As Hannah describes it in the documentary, I hope for it“Apparently, 7,000 women come to the camp. There is no place for them, so the Germans set up large tents for them. Then someone tells me, “Your friend Anne Frank is here.” I couldn’t believe it. We all thought they went to Switzerland. At night I tried to get as close as possible to [barbed wire] fence [stuffed with matting so the prisoners couldn’t see each other through it].
“And somehow I cry,” Hello? Hello?’ And a woman answers me. It was Mrs. Van Pels, the woman who had been hiding with Anne. We talked for half a minute – it was too dangerous. And she just said to me, “Oh, you want Ania?” And she went, and after about seven minutes she came back with Ania.

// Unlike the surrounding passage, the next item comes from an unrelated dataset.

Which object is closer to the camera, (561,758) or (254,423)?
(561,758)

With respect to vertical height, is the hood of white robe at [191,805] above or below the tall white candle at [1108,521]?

“And it wasn’t really Anne, the nice girl I knew from Amsterdam. Sad little girl. First, we both cried. – How did you get here? And I ask: “You’re not in Switzerland with your grandmother?” She said, “No, we never went to Switzerland, we hid in Daddy’s office and got betrayed.” And then we talked about the family very briefly. I told her my father was very sick. And then she asked if I could help with the food. So I said, “Anna, I’ll see what I can do. Come back in two or three days. And I really didn’t come with anything after three days, right? That’s so much. A bit of football with a few cookies – we got, you know, that bread that you can keep for a long time – some of this and some prunes, and I don’t remember, a piece of sugar. And we put something in our clothes, gloves and socks. And I said, “Ania, watch out, I’m throwing it over the fence.” But I couldn’t see her – had to quit on hearing it. And there were many other hungry women, and one of them grabbed the package and ran away with her, and Ania screamed and cried, it was so sad. I needed to calm her down. And then I said: “Ania, we will try again. Come back in two or three days. And we did it again and she grabbed the package but that was over. We saw each other at the end of February, but then we didn’t see each other anymore. “
In April 1945, Hannah and her sister were among 2,500 prisoners in a German train heading west to another camp, but the train was stopped outside the city in later East Germany. The German guards escaped, leaving the emaciated passengers for release by the Red Guards, which later handed them over to the Americans. In July of the same year in Amsterdam, Hannah heard from Otto Frank that Anne had died. In 1947, Hannah emigrated to Israel, where her sister joined her two years later. She trained as a nurse and looked after Israeli soldiers in combat zones during the Revolutionary War.
As a mother, grandmother, and great-grandmother, she often wondered how it could have been otherwise with Anne, a survivor testifying to her lost friend, Hannah.
“When I go and talk about the Holocaust,” Hannah said, “I always say that I think we’re all made in God’s image, and if we have a different color, a different religion, or even a different meaning, we should try to live more in peace together. I hope.